国立公文書館で「Hibakusha – 広島と長崎の生存者による絵画展」が始まった。1974年から2002年にかけて、NHKが被爆体験者の絵を募集した際に寄せられた、3600作の被爆者の絵。そこから、200点を中心に構成された展覧会だ。
2005年にはパリ市庁舎で 「ヒロシマ・ナガサキ原爆展」が、核兵器保有国の首都としては初めて開催され、広島の秋葉市長が訪問するなどして注目されたが、今回、国立の機関で本展が開催されるのは象徴的だ。
この展覧会を企画・監修したのは、ベルナール・エスマンさん。哲学の教授だった1997年に、太平洋戦争を専門とするアメリカの歴史学者ジョン・ダワーの資料を手に取り、初めて被爆者が描いた絵を見た。
「空中から撮ったキノコ雲のような抽象的なものではなく、具体的に、地上で人々が体験したことを見せる絵に衝撃を受けました。そこで、もっと被爆者の絵を見たいと探していたところ、広島平和記念館が画集を再版したのです。これを多くの人に見せなければ、という思いに駆られました」。
広い展示室には、絵の先生が描いたかのような緻密な描写の絵、技術的には稚拙なものある。被爆30年後に描かれた絵もあれば、60年近く経って被爆者が80歳、90歳を超えて描かれたものもある。

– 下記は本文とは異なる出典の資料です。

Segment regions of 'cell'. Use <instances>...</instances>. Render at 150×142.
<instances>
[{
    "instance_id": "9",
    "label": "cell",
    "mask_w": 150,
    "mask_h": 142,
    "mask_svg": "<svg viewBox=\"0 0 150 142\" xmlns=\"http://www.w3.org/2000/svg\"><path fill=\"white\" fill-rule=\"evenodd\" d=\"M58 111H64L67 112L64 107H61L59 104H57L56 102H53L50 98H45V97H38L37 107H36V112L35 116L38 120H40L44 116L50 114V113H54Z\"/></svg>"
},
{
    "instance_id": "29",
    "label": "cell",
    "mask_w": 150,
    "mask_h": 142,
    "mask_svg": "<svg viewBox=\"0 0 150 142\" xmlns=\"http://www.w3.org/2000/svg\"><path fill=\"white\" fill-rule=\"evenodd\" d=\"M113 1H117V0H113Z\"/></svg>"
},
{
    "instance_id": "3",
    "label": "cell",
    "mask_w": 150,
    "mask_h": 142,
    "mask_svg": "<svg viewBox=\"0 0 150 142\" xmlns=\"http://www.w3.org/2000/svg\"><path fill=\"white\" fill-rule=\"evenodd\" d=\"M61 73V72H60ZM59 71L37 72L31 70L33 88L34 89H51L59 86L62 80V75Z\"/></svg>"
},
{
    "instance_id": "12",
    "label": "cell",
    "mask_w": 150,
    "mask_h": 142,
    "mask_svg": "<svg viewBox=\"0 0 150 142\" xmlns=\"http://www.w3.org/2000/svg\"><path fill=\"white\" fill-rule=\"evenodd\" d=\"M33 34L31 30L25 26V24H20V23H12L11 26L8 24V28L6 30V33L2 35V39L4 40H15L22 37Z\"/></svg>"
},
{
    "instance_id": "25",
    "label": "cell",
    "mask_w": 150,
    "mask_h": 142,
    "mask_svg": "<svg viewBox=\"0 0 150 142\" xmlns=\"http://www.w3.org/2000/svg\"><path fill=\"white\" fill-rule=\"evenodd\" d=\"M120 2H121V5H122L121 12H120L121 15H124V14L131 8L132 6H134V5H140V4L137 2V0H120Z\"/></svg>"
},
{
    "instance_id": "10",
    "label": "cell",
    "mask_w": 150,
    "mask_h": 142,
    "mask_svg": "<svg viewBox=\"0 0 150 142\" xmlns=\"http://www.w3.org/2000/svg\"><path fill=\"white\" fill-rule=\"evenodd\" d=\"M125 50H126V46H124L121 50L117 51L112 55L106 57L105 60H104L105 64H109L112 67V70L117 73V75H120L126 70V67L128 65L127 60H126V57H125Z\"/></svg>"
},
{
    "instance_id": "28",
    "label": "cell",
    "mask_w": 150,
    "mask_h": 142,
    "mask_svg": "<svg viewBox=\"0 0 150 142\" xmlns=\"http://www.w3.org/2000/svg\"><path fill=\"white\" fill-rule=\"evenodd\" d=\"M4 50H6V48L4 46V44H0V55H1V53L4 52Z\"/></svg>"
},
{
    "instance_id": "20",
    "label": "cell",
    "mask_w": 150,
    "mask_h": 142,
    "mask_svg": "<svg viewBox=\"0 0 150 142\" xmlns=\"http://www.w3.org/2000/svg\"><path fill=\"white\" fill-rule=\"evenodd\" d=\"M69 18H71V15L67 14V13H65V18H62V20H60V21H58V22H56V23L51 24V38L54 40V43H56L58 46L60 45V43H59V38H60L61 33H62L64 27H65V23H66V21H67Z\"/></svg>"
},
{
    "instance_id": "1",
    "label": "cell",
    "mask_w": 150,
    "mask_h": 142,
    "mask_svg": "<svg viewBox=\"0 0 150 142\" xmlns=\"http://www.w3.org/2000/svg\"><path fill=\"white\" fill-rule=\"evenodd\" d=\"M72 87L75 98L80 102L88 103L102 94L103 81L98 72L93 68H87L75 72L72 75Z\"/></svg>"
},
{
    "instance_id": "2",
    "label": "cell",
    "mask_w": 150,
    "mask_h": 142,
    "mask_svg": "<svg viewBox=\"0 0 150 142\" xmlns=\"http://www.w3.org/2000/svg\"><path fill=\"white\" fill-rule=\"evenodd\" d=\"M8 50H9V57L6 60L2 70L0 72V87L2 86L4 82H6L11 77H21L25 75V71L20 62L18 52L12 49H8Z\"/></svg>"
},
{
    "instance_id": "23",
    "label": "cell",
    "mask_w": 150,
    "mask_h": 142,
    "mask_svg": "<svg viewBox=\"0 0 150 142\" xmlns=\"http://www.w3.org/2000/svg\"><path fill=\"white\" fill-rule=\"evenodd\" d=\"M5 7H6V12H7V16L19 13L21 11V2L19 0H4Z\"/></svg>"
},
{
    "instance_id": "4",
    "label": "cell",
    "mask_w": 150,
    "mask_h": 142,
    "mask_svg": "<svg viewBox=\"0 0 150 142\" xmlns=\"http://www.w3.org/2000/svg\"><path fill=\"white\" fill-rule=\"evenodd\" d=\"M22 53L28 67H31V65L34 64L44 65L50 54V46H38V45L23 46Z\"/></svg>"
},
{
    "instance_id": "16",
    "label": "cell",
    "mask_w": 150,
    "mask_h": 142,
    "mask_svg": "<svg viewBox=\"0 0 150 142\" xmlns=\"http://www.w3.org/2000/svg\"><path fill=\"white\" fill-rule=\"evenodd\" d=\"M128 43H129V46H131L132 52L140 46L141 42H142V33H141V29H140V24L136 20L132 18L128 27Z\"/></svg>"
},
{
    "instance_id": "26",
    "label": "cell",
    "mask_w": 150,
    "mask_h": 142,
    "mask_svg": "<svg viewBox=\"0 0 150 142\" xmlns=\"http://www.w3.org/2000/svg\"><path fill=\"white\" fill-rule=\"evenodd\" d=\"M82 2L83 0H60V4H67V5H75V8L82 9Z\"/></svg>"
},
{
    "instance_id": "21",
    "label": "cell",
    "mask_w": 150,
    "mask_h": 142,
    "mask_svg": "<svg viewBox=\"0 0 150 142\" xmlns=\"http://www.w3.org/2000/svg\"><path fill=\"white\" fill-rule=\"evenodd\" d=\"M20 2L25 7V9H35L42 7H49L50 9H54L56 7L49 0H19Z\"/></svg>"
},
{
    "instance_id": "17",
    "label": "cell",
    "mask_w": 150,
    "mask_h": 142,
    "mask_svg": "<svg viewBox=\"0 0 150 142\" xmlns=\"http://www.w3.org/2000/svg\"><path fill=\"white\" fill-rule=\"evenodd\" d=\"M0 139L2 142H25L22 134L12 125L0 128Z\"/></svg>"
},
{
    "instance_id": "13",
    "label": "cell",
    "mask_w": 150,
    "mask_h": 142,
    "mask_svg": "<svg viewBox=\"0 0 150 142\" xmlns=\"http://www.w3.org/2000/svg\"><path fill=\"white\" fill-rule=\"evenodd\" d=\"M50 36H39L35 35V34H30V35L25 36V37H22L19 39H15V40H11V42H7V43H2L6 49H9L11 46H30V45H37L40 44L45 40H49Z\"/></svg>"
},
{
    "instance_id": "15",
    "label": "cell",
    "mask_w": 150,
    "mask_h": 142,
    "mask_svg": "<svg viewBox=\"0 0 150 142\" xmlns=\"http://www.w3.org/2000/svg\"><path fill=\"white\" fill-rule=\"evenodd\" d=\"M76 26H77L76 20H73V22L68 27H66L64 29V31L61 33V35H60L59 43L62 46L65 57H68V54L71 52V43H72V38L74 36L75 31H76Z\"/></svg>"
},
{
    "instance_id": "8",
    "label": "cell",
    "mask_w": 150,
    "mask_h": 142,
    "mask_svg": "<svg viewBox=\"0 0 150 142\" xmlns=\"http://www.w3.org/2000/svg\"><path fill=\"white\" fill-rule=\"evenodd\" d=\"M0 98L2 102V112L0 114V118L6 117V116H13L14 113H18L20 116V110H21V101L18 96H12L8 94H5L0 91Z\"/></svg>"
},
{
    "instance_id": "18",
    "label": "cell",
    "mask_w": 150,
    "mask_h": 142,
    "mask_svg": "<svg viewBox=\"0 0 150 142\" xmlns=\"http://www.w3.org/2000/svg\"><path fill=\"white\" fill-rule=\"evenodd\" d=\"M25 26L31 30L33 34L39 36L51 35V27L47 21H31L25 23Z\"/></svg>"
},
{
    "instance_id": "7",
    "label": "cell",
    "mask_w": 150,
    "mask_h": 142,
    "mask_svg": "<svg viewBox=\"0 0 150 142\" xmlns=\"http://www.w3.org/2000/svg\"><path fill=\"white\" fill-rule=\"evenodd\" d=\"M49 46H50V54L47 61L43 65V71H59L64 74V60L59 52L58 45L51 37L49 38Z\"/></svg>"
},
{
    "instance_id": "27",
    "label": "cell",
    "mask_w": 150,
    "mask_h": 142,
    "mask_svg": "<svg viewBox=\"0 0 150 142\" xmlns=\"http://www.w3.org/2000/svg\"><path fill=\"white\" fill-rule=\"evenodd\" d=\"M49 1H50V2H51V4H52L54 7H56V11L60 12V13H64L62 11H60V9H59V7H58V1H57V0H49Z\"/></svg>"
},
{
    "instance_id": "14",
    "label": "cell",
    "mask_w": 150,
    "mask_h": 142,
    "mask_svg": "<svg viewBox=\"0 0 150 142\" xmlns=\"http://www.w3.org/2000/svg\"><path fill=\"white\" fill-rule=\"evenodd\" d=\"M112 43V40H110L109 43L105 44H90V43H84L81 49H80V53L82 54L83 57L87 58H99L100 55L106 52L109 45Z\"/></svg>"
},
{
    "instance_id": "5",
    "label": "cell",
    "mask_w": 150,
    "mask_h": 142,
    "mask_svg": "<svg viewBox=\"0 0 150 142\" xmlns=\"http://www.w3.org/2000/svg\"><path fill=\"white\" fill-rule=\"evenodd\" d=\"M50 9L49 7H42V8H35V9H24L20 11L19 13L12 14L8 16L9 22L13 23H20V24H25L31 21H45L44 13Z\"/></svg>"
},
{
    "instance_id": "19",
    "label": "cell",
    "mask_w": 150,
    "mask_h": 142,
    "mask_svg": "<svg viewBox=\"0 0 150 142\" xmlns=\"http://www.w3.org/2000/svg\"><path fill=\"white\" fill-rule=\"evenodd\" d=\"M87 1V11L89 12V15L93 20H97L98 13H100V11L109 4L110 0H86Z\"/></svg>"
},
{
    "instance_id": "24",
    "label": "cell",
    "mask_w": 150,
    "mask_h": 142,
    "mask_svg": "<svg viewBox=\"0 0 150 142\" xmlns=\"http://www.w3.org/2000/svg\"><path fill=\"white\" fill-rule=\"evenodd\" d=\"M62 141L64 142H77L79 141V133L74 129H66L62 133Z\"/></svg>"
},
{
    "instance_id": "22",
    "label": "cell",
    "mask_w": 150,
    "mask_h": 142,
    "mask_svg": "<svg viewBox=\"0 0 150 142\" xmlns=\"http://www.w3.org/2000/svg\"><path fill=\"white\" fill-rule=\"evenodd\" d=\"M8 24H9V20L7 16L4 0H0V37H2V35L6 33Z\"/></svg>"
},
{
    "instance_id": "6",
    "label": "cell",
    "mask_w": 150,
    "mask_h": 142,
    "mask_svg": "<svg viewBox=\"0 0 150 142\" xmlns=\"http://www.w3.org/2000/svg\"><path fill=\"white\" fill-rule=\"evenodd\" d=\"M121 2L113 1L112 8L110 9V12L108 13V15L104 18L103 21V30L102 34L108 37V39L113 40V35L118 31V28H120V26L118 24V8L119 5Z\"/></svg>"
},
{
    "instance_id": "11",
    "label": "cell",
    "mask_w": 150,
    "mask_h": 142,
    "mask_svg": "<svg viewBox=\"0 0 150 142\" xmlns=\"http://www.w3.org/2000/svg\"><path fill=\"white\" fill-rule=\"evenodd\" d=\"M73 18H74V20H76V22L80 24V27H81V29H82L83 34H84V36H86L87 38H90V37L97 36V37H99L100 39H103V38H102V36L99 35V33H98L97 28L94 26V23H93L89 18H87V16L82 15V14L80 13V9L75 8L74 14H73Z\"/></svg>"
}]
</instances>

「歴史家は、記憶には〈長い記憶〉と〈短い記憶〉があるといいます。長い時を経て、ようやく姿が見えてくるものもあるのです」。ワインをデカンタすると、オリが沈んでワインが澄む。そんなふうに60年の月日が、混沌としていた記憶の奥底にあったものを鮮明に浮かび上がらせることがあると説明する。そして「蘇った記憶が、あたかも原爆投下当日のような強い力を持って表現されている」のが、これらの絵だと語る。